Can't sleep. I'm stressed again for sure.

Can't sleep. I'm stressed again for sure.

My mind has been very occupied lately due to the sudden happenings around me and I can say that I am stressed again. I don't want to experience this kind of feelings again in my life but something is bugging my mind till now. Maybe I'm just overthinking it but Nah I can say that my nightmare is back again. It's not easy to be this way and it's not a good experience to be in this situation. Many of you felt it before for sure and it's something we can agree on about the experience of having this.

There are a lot of signs wherein you can say a person is suffering from stress and some of the signs are popping up in me again. It may be a minor sign but what's happening to me are the major signs when an individual is going through with it. I suffered from it before so I know the signs already.

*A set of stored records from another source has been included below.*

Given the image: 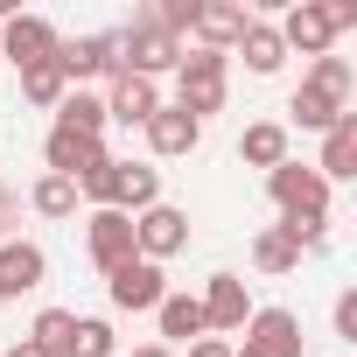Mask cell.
I'll use <instances>...</instances> for the list:
<instances>
[{
    "label": "cell",
    "mask_w": 357,
    "mask_h": 357,
    "mask_svg": "<svg viewBox=\"0 0 357 357\" xmlns=\"http://www.w3.org/2000/svg\"><path fill=\"white\" fill-rule=\"evenodd\" d=\"M112 350H119L112 322H98V315H77V336H70V357H112Z\"/></svg>",
    "instance_id": "f1b7e54d"
},
{
    "label": "cell",
    "mask_w": 357,
    "mask_h": 357,
    "mask_svg": "<svg viewBox=\"0 0 357 357\" xmlns=\"http://www.w3.org/2000/svg\"><path fill=\"white\" fill-rule=\"evenodd\" d=\"M336 336H343V343H357V287H343V294H336Z\"/></svg>",
    "instance_id": "f546056e"
},
{
    "label": "cell",
    "mask_w": 357,
    "mask_h": 357,
    "mask_svg": "<svg viewBox=\"0 0 357 357\" xmlns=\"http://www.w3.org/2000/svg\"><path fill=\"white\" fill-rule=\"evenodd\" d=\"M252 266H259V273H294V266H301V245H294L280 225H266V231L252 238Z\"/></svg>",
    "instance_id": "603a6c76"
},
{
    "label": "cell",
    "mask_w": 357,
    "mask_h": 357,
    "mask_svg": "<svg viewBox=\"0 0 357 357\" xmlns=\"http://www.w3.org/2000/svg\"><path fill=\"white\" fill-rule=\"evenodd\" d=\"M225 84H231V56H218V50H197V56L175 63V105H183L197 126L225 105Z\"/></svg>",
    "instance_id": "6da1fadb"
},
{
    "label": "cell",
    "mask_w": 357,
    "mask_h": 357,
    "mask_svg": "<svg viewBox=\"0 0 357 357\" xmlns=\"http://www.w3.org/2000/svg\"><path fill=\"white\" fill-rule=\"evenodd\" d=\"M0 357H43V350H36V343H29V336H22V343H15V350H0Z\"/></svg>",
    "instance_id": "d6a6232c"
},
{
    "label": "cell",
    "mask_w": 357,
    "mask_h": 357,
    "mask_svg": "<svg viewBox=\"0 0 357 357\" xmlns=\"http://www.w3.org/2000/svg\"><path fill=\"white\" fill-rule=\"evenodd\" d=\"M197 301H204V336H231V329L252 322V294H245L238 273H211V287Z\"/></svg>",
    "instance_id": "52a82bcc"
},
{
    "label": "cell",
    "mask_w": 357,
    "mask_h": 357,
    "mask_svg": "<svg viewBox=\"0 0 357 357\" xmlns=\"http://www.w3.org/2000/svg\"><path fill=\"white\" fill-rule=\"evenodd\" d=\"M119 43V70H133V77H161V70H175V63H183V36H168V29H154L147 15L133 22V29H119L112 36Z\"/></svg>",
    "instance_id": "7a4b0ae2"
},
{
    "label": "cell",
    "mask_w": 357,
    "mask_h": 357,
    "mask_svg": "<svg viewBox=\"0 0 357 357\" xmlns=\"http://www.w3.org/2000/svg\"><path fill=\"white\" fill-rule=\"evenodd\" d=\"M133 357H175V350H168V343H140Z\"/></svg>",
    "instance_id": "836d02e7"
},
{
    "label": "cell",
    "mask_w": 357,
    "mask_h": 357,
    "mask_svg": "<svg viewBox=\"0 0 357 357\" xmlns=\"http://www.w3.org/2000/svg\"><path fill=\"white\" fill-rule=\"evenodd\" d=\"M70 336H77V315H70V308H43L36 329H29V343H36L43 357H70Z\"/></svg>",
    "instance_id": "cb8c5ba5"
},
{
    "label": "cell",
    "mask_w": 357,
    "mask_h": 357,
    "mask_svg": "<svg viewBox=\"0 0 357 357\" xmlns=\"http://www.w3.org/2000/svg\"><path fill=\"white\" fill-rule=\"evenodd\" d=\"M154 204H161V175H154L147 161H112V175H105V211L140 218V211H154Z\"/></svg>",
    "instance_id": "30bf717a"
},
{
    "label": "cell",
    "mask_w": 357,
    "mask_h": 357,
    "mask_svg": "<svg viewBox=\"0 0 357 357\" xmlns=\"http://www.w3.org/2000/svg\"><path fill=\"white\" fill-rule=\"evenodd\" d=\"M329 43H336V29H329V8H322V0L287 8V22H280V50H301V56L315 63V56H329Z\"/></svg>",
    "instance_id": "4fadbf2b"
},
{
    "label": "cell",
    "mask_w": 357,
    "mask_h": 357,
    "mask_svg": "<svg viewBox=\"0 0 357 357\" xmlns=\"http://www.w3.org/2000/svg\"><path fill=\"white\" fill-rule=\"evenodd\" d=\"M56 126H70V133H105V98H91V91H63V105H56Z\"/></svg>",
    "instance_id": "484cf974"
},
{
    "label": "cell",
    "mask_w": 357,
    "mask_h": 357,
    "mask_svg": "<svg viewBox=\"0 0 357 357\" xmlns=\"http://www.w3.org/2000/svg\"><path fill=\"white\" fill-rule=\"evenodd\" d=\"M245 22H252V15L238 8V0H197V22H190V36H197L204 50H218V56H225V50H238Z\"/></svg>",
    "instance_id": "9a60e30c"
},
{
    "label": "cell",
    "mask_w": 357,
    "mask_h": 357,
    "mask_svg": "<svg viewBox=\"0 0 357 357\" xmlns=\"http://www.w3.org/2000/svg\"><path fill=\"white\" fill-rule=\"evenodd\" d=\"M154 112H161V91H154L147 77L119 70V77H112V98H105V119H119V126H147Z\"/></svg>",
    "instance_id": "2e32d148"
},
{
    "label": "cell",
    "mask_w": 357,
    "mask_h": 357,
    "mask_svg": "<svg viewBox=\"0 0 357 357\" xmlns=\"http://www.w3.org/2000/svg\"><path fill=\"white\" fill-rule=\"evenodd\" d=\"M63 91H70V77H63V63H56V56L22 70V98H29V105H63Z\"/></svg>",
    "instance_id": "d4e9b609"
},
{
    "label": "cell",
    "mask_w": 357,
    "mask_h": 357,
    "mask_svg": "<svg viewBox=\"0 0 357 357\" xmlns=\"http://www.w3.org/2000/svg\"><path fill=\"white\" fill-rule=\"evenodd\" d=\"M140 133H147V147H154L161 161H175V154H190V147L204 140V126H197V119H190L183 105H161V112H154V119H147Z\"/></svg>",
    "instance_id": "e0dca14e"
},
{
    "label": "cell",
    "mask_w": 357,
    "mask_h": 357,
    "mask_svg": "<svg viewBox=\"0 0 357 357\" xmlns=\"http://www.w3.org/2000/svg\"><path fill=\"white\" fill-rule=\"evenodd\" d=\"M190 357H231V343H225V336H197V343H190Z\"/></svg>",
    "instance_id": "1f68e13d"
},
{
    "label": "cell",
    "mask_w": 357,
    "mask_h": 357,
    "mask_svg": "<svg viewBox=\"0 0 357 357\" xmlns=\"http://www.w3.org/2000/svg\"><path fill=\"white\" fill-rule=\"evenodd\" d=\"M0 22H8V8H0Z\"/></svg>",
    "instance_id": "e575fe53"
},
{
    "label": "cell",
    "mask_w": 357,
    "mask_h": 357,
    "mask_svg": "<svg viewBox=\"0 0 357 357\" xmlns=\"http://www.w3.org/2000/svg\"><path fill=\"white\" fill-rule=\"evenodd\" d=\"M84 252H91L98 273H119L126 259H140V252H133V218H126V211H91V218H84Z\"/></svg>",
    "instance_id": "277c9868"
},
{
    "label": "cell",
    "mask_w": 357,
    "mask_h": 357,
    "mask_svg": "<svg viewBox=\"0 0 357 357\" xmlns=\"http://www.w3.org/2000/svg\"><path fill=\"white\" fill-rule=\"evenodd\" d=\"M301 84H322V91H336V98H350V84H357V70H350V56H336V50H329V56H315V63H308V77H301Z\"/></svg>",
    "instance_id": "83f0119b"
},
{
    "label": "cell",
    "mask_w": 357,
    "mask_h": 357,
    "mask_svg": "<svg viewBox=\"0 0 357 357\" xmlns=\"http://www.w3.org/2000/svg\"><path fill=\"white\" fill-rule=\"evenodd\" d=\"M231 357H301V322L287 308H252L245 343H231Z\"/></svg>",
    "instance_id": "5b68a950"
},
{
    "label": "cell",
    "mask_w": 357,
    "mask_h": 357,
    "mask_svg": "<svg viewBox=\"0 0 357 357\" xmlns=\"http://www.w3.org/2000/svg\"><path fill=\"white\" fill-rule=\"evenodd\" d=\"M56 29L43 22V15H8V22H0V56H8L15 70H29V63H50L56 56Z\"/></svg>",
    "instance_id": "ba28073f"
},
{
    "label": "cell",
    "mask_w": 357,
    "mask_h": 357,
    "mask_svg": "<svg viewBox=\"0 0 357 357\" xmlns=\"http://www.w3.org/2000/svg\"><path fill=\"white\" fill-rule=\"evenodd\" d=\"M322 8H329V29H336V36L357 29V0H322Z\"/></svg>",
    "instance_id": "4dcf8cb0"
},
{
    "label": "cell",
    "mask_w": 357,
    "mask_h": 357,
    "mask_svg": "<svg viewBox=\"0 0 357 357\" xmlns=\"http://www.w3.org/2000/svg\"><path fill=\"white\" fill-rule=\"evenodd\" d=\"M183 245H190V218L175 211V204H154V211L133 218V252H140V259L161 266V259H175Z\"/></svg>",
    "instance_id": "8992f818"
},
{
    "label": "cell",
    "mask_w": 357,
    "mask_h": 357,
    "mask_svg": "<svg viewBox=\"0 0 357 357\" xmlns=\"http://www.w3.org/2000/svg\"><path fill=\"white\" fill-rule=\"evenodd\" d=\"M238 161H245V168H280V161H287V126H280V119H252V126L238 133Z\"/></svg>",
    "instance_id": "ffe728a7"
},
{
    "label": "cell",
    "mask_w": 357,
    "mask_h": 357,
    "mask_svg": "<svg viewBox=\"0 0 357 357\" xmlns=\"http://www.w3.org/2000/svg\"><path fill=\"white\" fill-rule=\"evenodd\" d=\"M238 56H245V70H252V77H273V70L287 63V50H280V29H273V22H245V36H238Z\"/></svg>",
    "instance_id": "44dd1931"
},
{
    "label": "cell",
    "mask_w": 357,
    "mask_h": 357,
    "mask_svg": "<svg viewBox=\"0 0 357 357\" xmlns=\"http://www.w3.org/2000/svg\"><path fill=\"white\" fill-rule=\"evenodd\" d=\"M105 294H112V308H126V315H147V308H161L168 280H161V266H154V259H126L119 273H105Z\"/></svg>",
    "instance_id": "9c48e42d"
},
{
    "label": "cell",
    "mask_w": 357,
    "mask_h": 357,
    "mask_svg": "<svg viewBox=\"0 0 357 357\" xmlns=\"http://www.w3.org/2000/svg\"><path fill=\"white\" fill-rule=\"evenodd\" d=\"M322 183H350L357 175V112H343L329 133H322V161H315Z\"/></svg>",
    "instance_id": "ac0fdd59"
},
{
    "label": "cell",
    "mask_w": 357,
    "mask_h": 357,
    "mask_svg": "<svg viewBox=\"0 0 357 357\" xmlns=\"http://www.w3.org/2000/svg\"><path fill=\"white\" fill-rule=\"evenodd\" d=\"M266 197L280 204V218H329V183L294 154L280 168H266Z\"/></svg>",
    "instance_id": "3957f363"
},
{
    "label": "cell",
    "mask_w": 357,
    "mask_h": 357,
    "mask_svg": "<svg viewBox=\"0 0 357 357\" xmlns=\"http://www.w3.org/2000/svg\"><path fill=\"white\" fill-rule=\"evenodd\" d=\"M287 112H294L301 133H329V126L350 112V98H336V91H322V84H301V91L287 98Z\"/></svg>",
    "instance_id": "d6986e66"
},
{
    "label": "cell",
    "mask_w": 357,
    "mask_h": 357,
    "mask_svg": "<svg viewBox=\"0 0 357 357\" xmlns=\"http://www.w3.org/2000/svg\"><path fill=\"white\" fill-rule=\"evenodd\" d=\"M29 204L43 218H77V183H70V175H43V183L29 190Z\"/></svg>",
    "instance_id": "4316f807"
},
{
    "label": "cell",
    "mask_w": 357,
    "mask_h": 357,
    "mask_svg": "<svg viewBox=\"0 0 357 357\" xmlns=\"http://www.w3.org/2000/svg\"><path fill=\"white\" fill-rule=\"evenodd\" d=\"M56 63H63L70 84H84V77H119V43H112V36H77V43H56Z\"/></svg>",
    "instance_id": "5bb4252c"
},
{
    "label": "cell",
    "mask_w": 357,
    "mask_h": 357,
    "mask_svg": "<svg viewBox=\"0 0 357 357\" xmlns=\"http://www.w3.org/2000/svg\"><path fill=\"white\" fill-rule=\"evenodd\" d=\"M43 280H50L43 245H29V238H8V245H0V301H22V294H36Z\"/></svg>",
    "instance_id": "7c38bea8"
},
{
    "label": "cell",
    "mask_w": 357,
    "mask_h": 357,
    "mask_svg": "<svg viewBox=\"0 0 357 357\" xmlns=\"http://www.w3.org/2000/svg\"><path fill=\"white\" fill-rule=\"evenodd\" d=\"M154 315H161V336H168V343H197V336H204V301H197V294H161Z\"/></svg>",
    "instance_id": "7402d4cb"
},
{
    "label": "cell",
    "mask_w": 357,
    "mask_h": 357,
    "mask_svg": "<svg viewBox=\"0 0 357 357\" xmlns=\"http://www.w3.org/2000/svg\"><path fill=\"white\" fill-rule=\"evenodd\" d=\"M43 161H50V175H91L98 161H112L105 154V140H91V133H70V126H50V140H43Z\"/></svg>",
    "instance_id": "8fae6325"
}]
</instances>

Just the past days of inactivity here due to the funerals we had, it seems that my mind can't really handle the load of happenings and it's affecting me greatly. I may sound so overacting but friends I need to voice out what's written in my deepest thoughts right now so please bear with this kind of article I'm making. I don't know where this article will go but I'll just share my experience over the past few days.

These are the symptoms I used as a basis that my mind can't hold the loads anymore.

First, I can't sleep peacefully at night.
No matter how I try to sleep soundly at night I just can't or should I say my mind didn't let me. I even stop drinking coffee for a while and started to drink milk instead in order for me to fall asleep at night. But it seems that it's not working well. It may affect me for an hour but after that, I can't sleep anymore till dawn. Yesterday I slept at 3 am already. I'm also trying my best to get the momentum of my sleep by listening to music that has a good melody but still, I can't.

Being attacked by insomnia at night is your worst enemy ever. That's based on me and I don't know about others. I don't really know what's going on already and my thoughts are all mixed up and it's causing me a lot of disadvantages now.

Second, I'm losing my appetite every meal.

It may be normal for a human to lose an appetite for one day or for a meal due to some reasons but it's not normal for a human to lose it for almost a month already. Even if the foods are my favorite, still I can't get the feeling to eat all those delicious foods in front of me. I eat a couple of spoons then later on my stomach will not let in that left food on my plate already so I stop eating.

Being not able to eat up a full meal a day can cause serious damage to our body and I'm worried about my body. It's undeniable that I lose weight already.

The third is that I easily get tired of whatever I do.

This is new to me again since I grew up here in the province and I'm used to every work here whether it's heavy or not. By that one, I'm wondering why I'm getting tired too easy for the past few days and I just remembered that I was like this before. Can you imagine that getting a glass of water only puts too much tiredness in my body? Just a short walk and I'm catching my breath already. This is a huge disadvantage to me since I want to do a lot of work here especially gardening, and planting some vegetables but my body won't allow it.

Being like this hinders me to perform in my best shape every day that's why there's a lot of work piled up here already. I can't just pass the task to someone else because I'm the one who should do it.

Those are just the signs I'm experiencing right now and I can say that it's putting a heavy toll on my body and mind. When someone experiences those especially those first-timers I'm sure they don't know what to do and the devil will fully consume their mind. I won over it before and I'm gonna win it over again.

One of the ways I'm doing to combat this situation of mine is blending myself into nature. I read an article before saying that trees give this calming sensation which helps our mind to calm down basically but there's more to it. By blending yourself with nature, you're diverting the negative thoughts into a positive one. You're excreting those toxins from your body and letting in some positive energy to your body.

So far I'm doing well with this method and to all of you who are suffering from stress now, you can try this one. I'm sure it will relieve your mind.

Author's note

No matter how your mind consumed you, we have this inner mind which is responsible for battling this kind of situation that's why until now we are still breathing and kicking. I know that battling stress may be hard but there are many ways to counter it. Some people eat desserts because when you spell it backward it's stressed haha but there's a science to it I think so eat some sweets then but don't overdo it.

I know that life is challenging as the day passes by but we are the challenger who will, later on, be the champion so let's live with it anyway and conquer it.

That's it for today and thank you once again for reading my article for today, see you next time.

Thank you for sparing some time with this, until the next one!